Más al nordeste, Cataluña ofrece un dualismo entre un campo conservador y un prometedor sector industrial, que encontraba la mano de obra en las zonas agrarias pobres del interior montañoso. Un dualismo que explica, por un lado, la pervivencia de un bandolerismo endémico en los pobres valles pirenaicos, tan perdurable como las diferencias familiares y por otro, la progresiva consolidación de un campesinado propietario y acomodado, que edifica su estabilidad en los trigales de las llanuras, en los viñedos centrales y en los cultivos de la costa, un campesinado que tendrá como base de su estabilidad la demanda alimenticia de las ciudades, particularmente de Barcelona. Pero si el campo catalán gana una estabilidad envidiable, el proletariado industrial, andando el siglo xix, será una creciente fuente de conflictos por el afán de mejorar sus condiciones de vida, que le llevará a una progresiva concienciación de clase.

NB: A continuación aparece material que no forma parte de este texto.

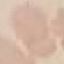
Result: no malaria parasites seen. Photographed with a smartphone camera at the microscope eyepiece. Giemsa stain. Cell patch, automatically extracted from a larger field of view and resized to 64 × 64 pixels. Thin blood film.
Give the preparation type.
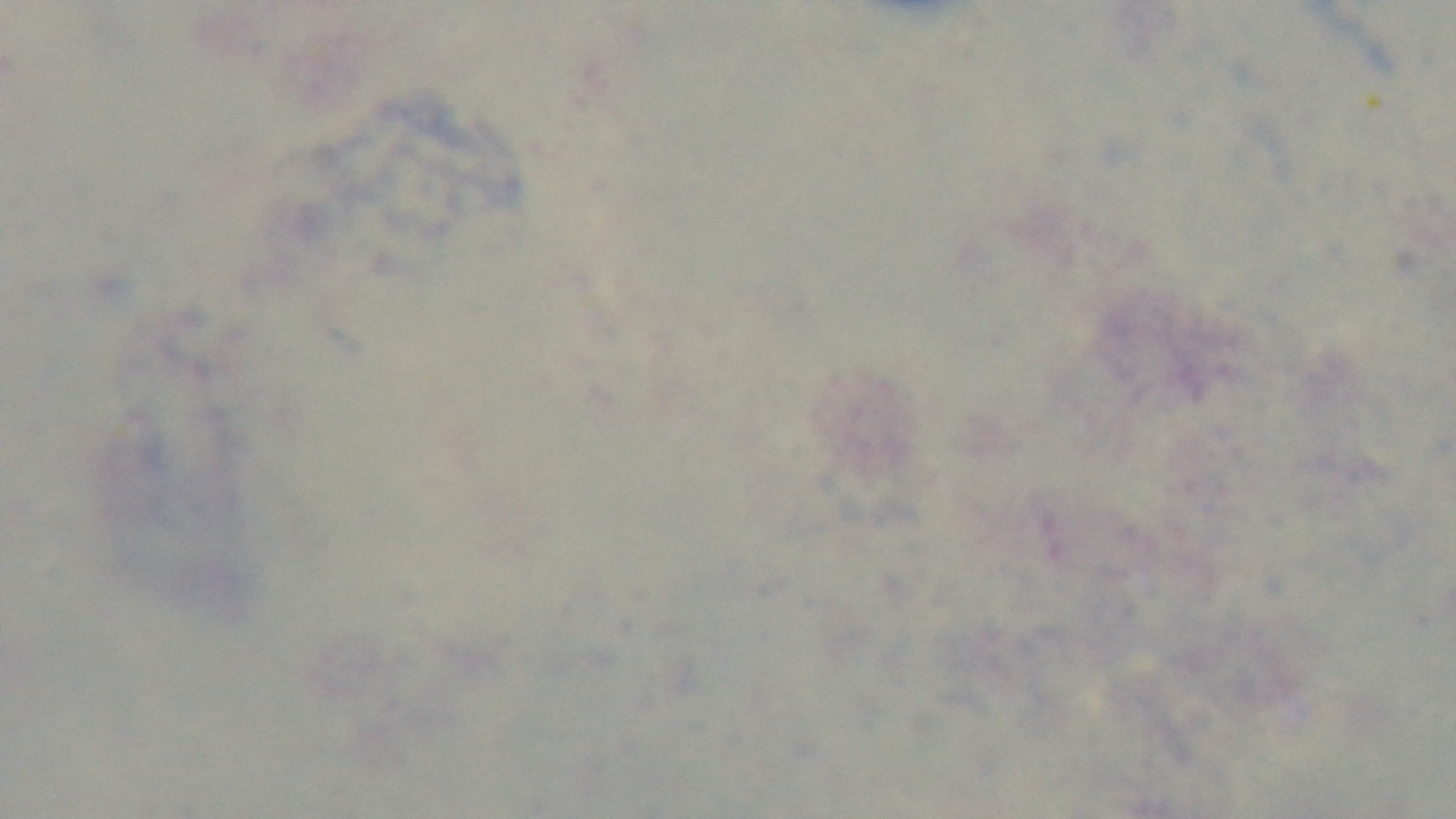
A thick smear.

Malaria status: uninfected. Giemsa stain. Light microscopy. Oil-immersion objective, 100x. Single field of view. Captured with a mounted 4K digital camera.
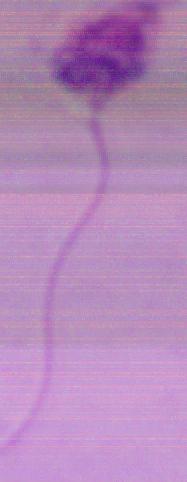
Summary:
  - Magnification: 1000x
  - Modality: photomicrograph
  - Identification: Leishmania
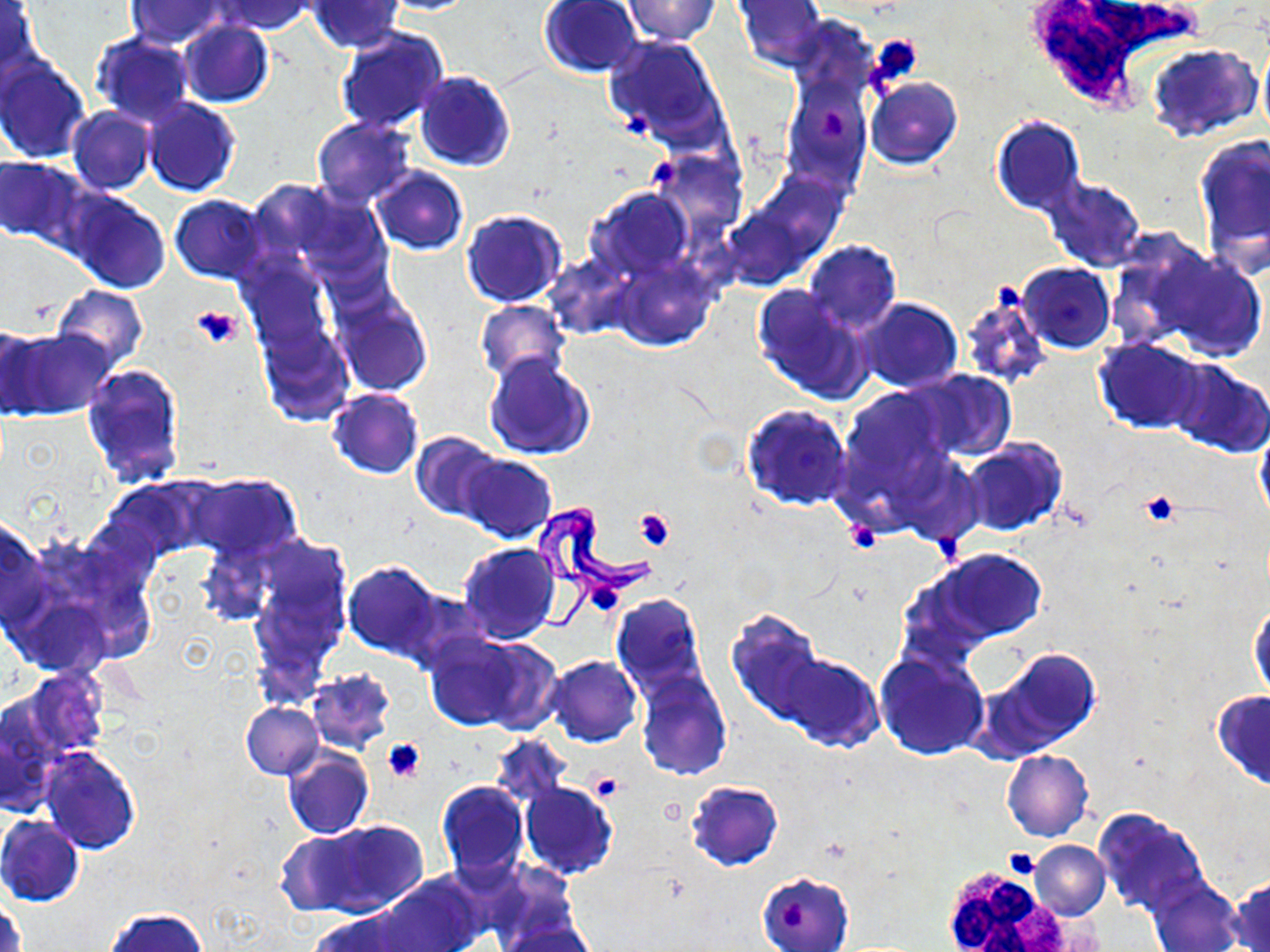

Summary:
  - Coordinate format: approximate bounding boxes as (x1,y1)-(x2,y2) corner pairs in pixels
  - Platelet locations: (866,34)-(921,91), (623,107)-(654,136), (824,109)-(845,138), (648,158)-(680,186), (994,282)-(1023,311), (192,304)-(245,349), (1139,490)-(1183,528), (635,508)-(676,549), (844,520)-(882,554), (933,532)-(965,559), (589,580)-(621,612), (383,739)-(425,782), (588,772)-(625,803), (656,799)-(686,826), (1003,847)-(1042,881), (780,897)-(812,931)
  - Uninfected red blood cell locations: (214,0)-(316,35), (376,0)-(481,15), (622,0)-(718,44), (732,0)-(828,72), (125,1)-(230,47), (307,1)-(405,53), (538,1)-(645,79), (1,2)-(42,79), (179,21)-(273,108), (335,27)-(450,135), (89,33)-(196,125), (604,34)-(726,149), (1257,36)-(1270,144), (1146,43)-(1261,144), (0,55)-(90,163), (784,59)-(871,194), (415,70)-(515,171), (865,78)-(963,170), (144,97)-(241,198), (66,107)-(155,194), (991,114)-(1086,216), (312,115)-(416,205), (1195,136)-(1269,268), (654,151)-(742,232), (0,156)-(83,246), (371,167)-(468,255), (1041,176)-(1146,271), (275,181)-(395,285), (586,185)-(695,283), (61,187)-(171,293), (170,195)-(267,284), (462,209)-(568,308), (1104,235)-(1223,349), (803,240)-(901,334), (1154,250)-(1267,361), (544,254)-(636,340), (241,255)-(336,357), (612,261)-(714,351), (1016,263)-(1117,354), (52,285)-(148,371), (752,285)-(873,404), (332,289)-(434,396), (959,290)-(1050,389), (857,299)-(962,391), (474,300)-(570,385), (258,322)-(354,427), (0,323)-(43,420), (5,328)-(118,419), (1094,337)-(1208,434), (483,352)-(596,460), (1166,359)-(1270,458), (83,363)-(187,489), (906,370)-(1016,462), (832,388)-(958,519), (328,389)-(423,479), (740,403)-(854,512), (1253,416)-(1270,528), (411,432)-(505,521), (961,438)-(1067,537), (458,453)-(556,543), (189,473)-(301,562), (103,476)-(211,561), (0,515)-(47,630), (459,542)-(559,644), (927,548)-(1047,644), (246,549)-(350,698), (342,560)-(444,660), (611,593)-(708,696), (1248,598)-(1269,701), (727,610)-(827,727), (434,633)-(562,734), (875,648)-(988,760), (979,648)-(1101,756), (775,653)-(882,751), (543,655)-(643,746), (20,668)-(109,758), (306,669)-(395,753), (635,671)-(731,781), (1212,690)-(1270,789), (242,703)-(323,779), (488,734)-(572,810), (38,747)-(141,854), (283,749)-(374,839), (1002,750)-(1093,841), (436,780)-(530,882), (519,781)-(618,879), (686,781)-(784,871), (1092,808)-(1209,916), (0,816)-(84,907), (301,819)-(427,918), (273,829)-(371,912), (1029,840)-(1110,920), (376,873)-(486,952), (757,873)-(853,952), (1146,874)-(1243,951), (1229,878)-(1270,951), (1,896)-(24,952), (107,908)-(207,952), (305,909)-(424,952), (496,912)-(597,952)
  - White blood cell locations: (1019,2)-(1202,118), (515,492)-(665,632), (941,868)-(1072,949)
  - Slide-level diagnosis: Trypanosoma brucei
  - Magnification: 1000x
  - Modality: light microscopy
  - Preparation: thin blood film
  - Field of view: one of a larger specimen
  - Image size: 1270×952 pixels
  - Stain: May-Grünwald-Giemsa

Contrastes encontramos también en el Aragón de aquellos años; en las tierras altas no había más destacable que una ganadería trashumante, pues el suelo era miserable –delgado y pedregoso con población diseminada en Teruel y Huesca–; en el bajo Aragón (Maestrazgo) se encontraba una economía deprimida, contrastando con los ricos secanos centrales y los regadíos del valle del Ebro, diferencias que tenían repercusión social, pues las condiciones de vida eran más fáciles en zonas próximas a Zaragoza o Jaca, por ejemplo, que en las grandes propiedades de los secanos, más parecidas a las andaluzas.

Y ya al borde del Cantábrico, en Asturias nos encontramos con una zona montañosa y otra litoral; en aquélla, pobre, de tierras altas y pastizales, existía una sociedad estable y muy autónoma, en la que la nobleza desempeñaba un destacado papel con núcleos significativos en Gijón y Oviedo; de escasos propietarios, los arrendamientos se hacían en buenas condiciones, aunque no tanto como en Vascongadas y Cataluña. Pero en cualquier caso, la zona costera ofrecía mejores posibilidades, si bien toda Asturias dependía de los trigos leoneses y si nos desplazamos hacia el oeste del territorio, veremos la propiedad tan dividida como lo estaba en Galicia.